Web data with image captions:
++++++++++

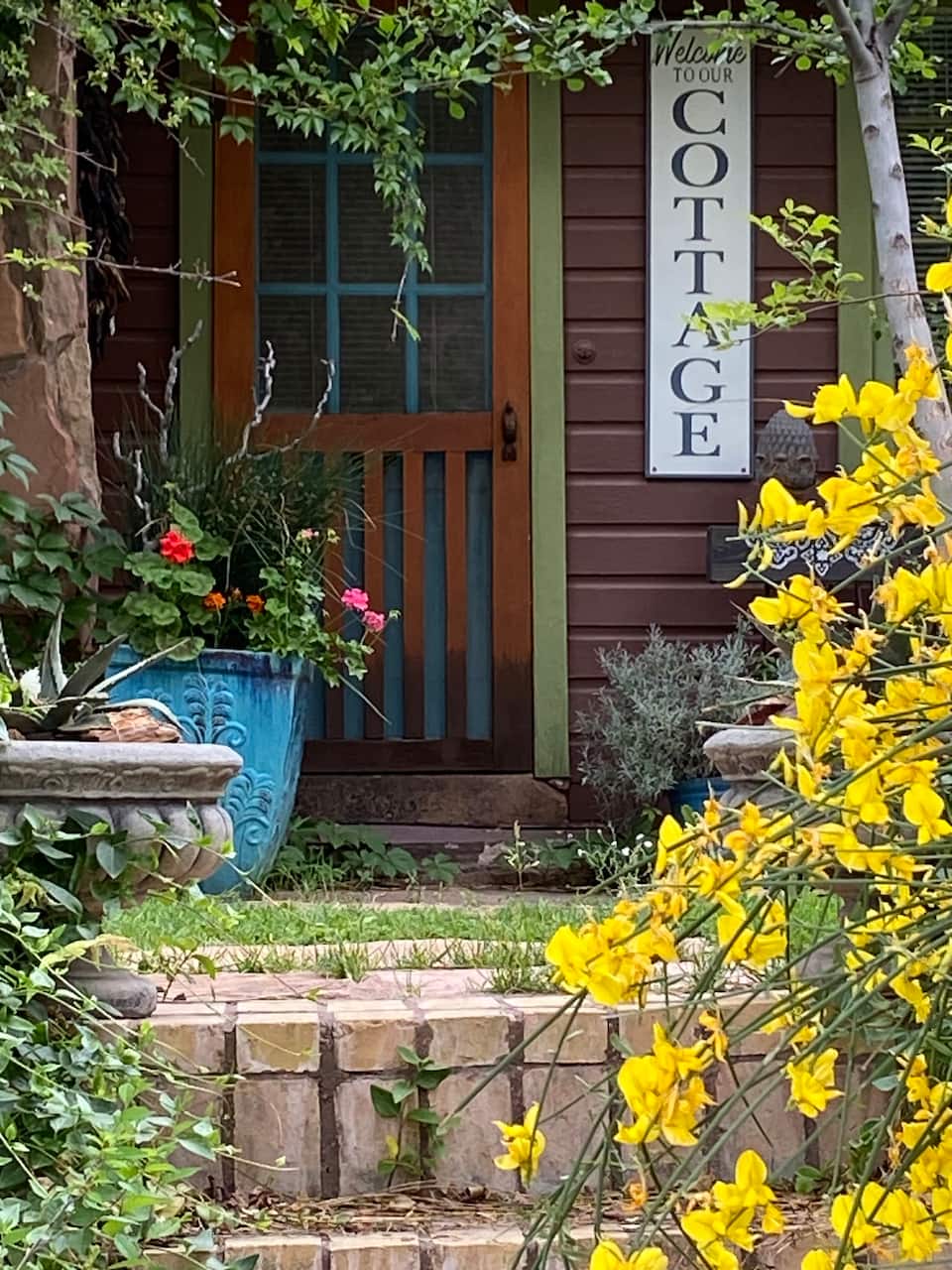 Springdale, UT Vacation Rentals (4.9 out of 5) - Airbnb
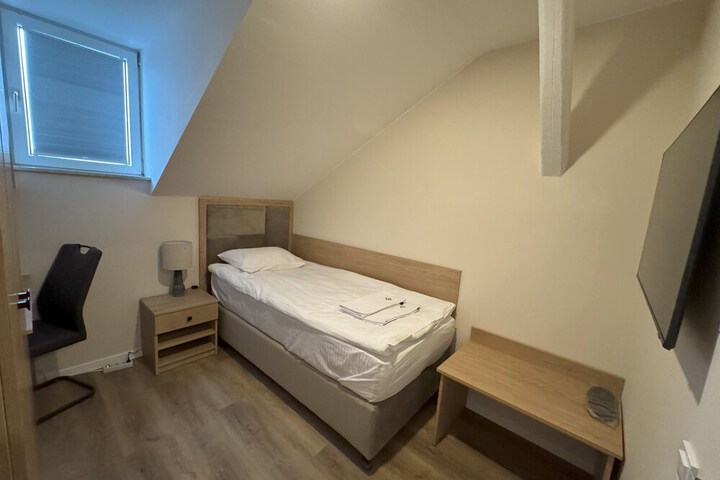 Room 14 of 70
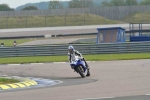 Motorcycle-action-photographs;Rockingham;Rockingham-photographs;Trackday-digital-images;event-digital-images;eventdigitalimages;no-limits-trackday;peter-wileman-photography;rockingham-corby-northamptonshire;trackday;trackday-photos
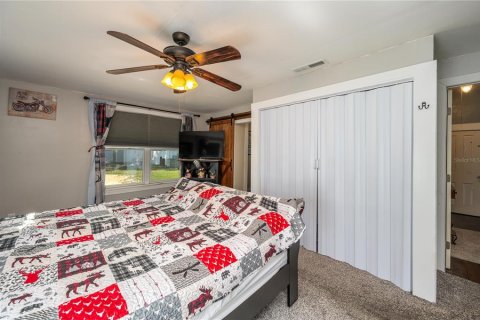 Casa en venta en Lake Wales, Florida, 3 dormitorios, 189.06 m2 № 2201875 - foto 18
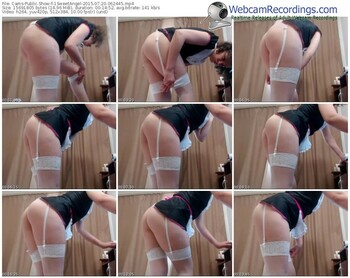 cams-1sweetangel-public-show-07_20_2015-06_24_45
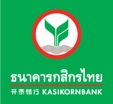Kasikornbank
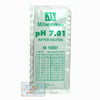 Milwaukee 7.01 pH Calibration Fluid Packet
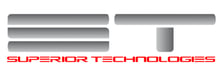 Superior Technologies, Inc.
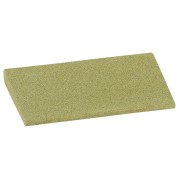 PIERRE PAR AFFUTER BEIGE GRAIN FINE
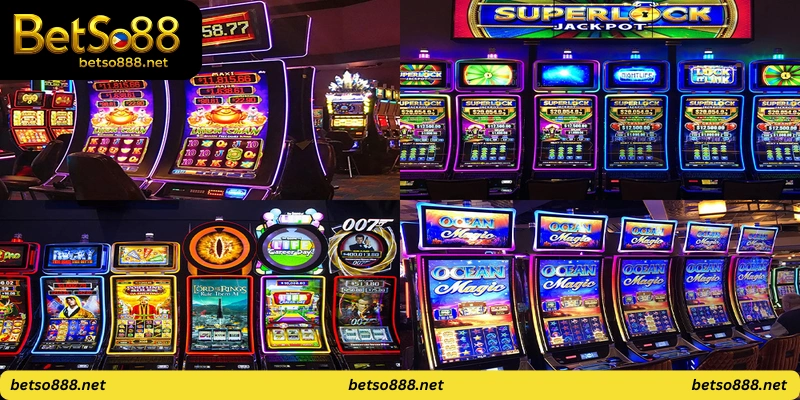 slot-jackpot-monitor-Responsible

++++++++++

Copy every caption line in the data above word for word, and leave the pictures out of your answer.

> _SOLUTION FOR THIS PROBLEM_:
 Springdale, UT Vacation Rentals (4.9 out of 5) - Airbnb
 Room 14 of 70
 Motorcycle-action-photographs;Rockingham;Rockingham-photographs;Trackday-digital-images;event-digital-images;eventdigitalimages;no-limits-trackday;peter-wileman-photography;rockingham-corby-northamptonshire;trackday;trackday-photos
 Casa en venta en Lake Wales, Florida, 3 dormitorios, 189.06 m2 № 2201875 - foto 18
 cams-1sweetangel-public-show-07_20_2015-06_24_45
Kasikornbank
 Milwaukee 7.01 pH Calibration Fluid Packet
 Superior Technologies, Inc.
 PIERRE PAR AFFUTER BEIGE GRAIN FINE
 slot-jackpot-monitor-Responsible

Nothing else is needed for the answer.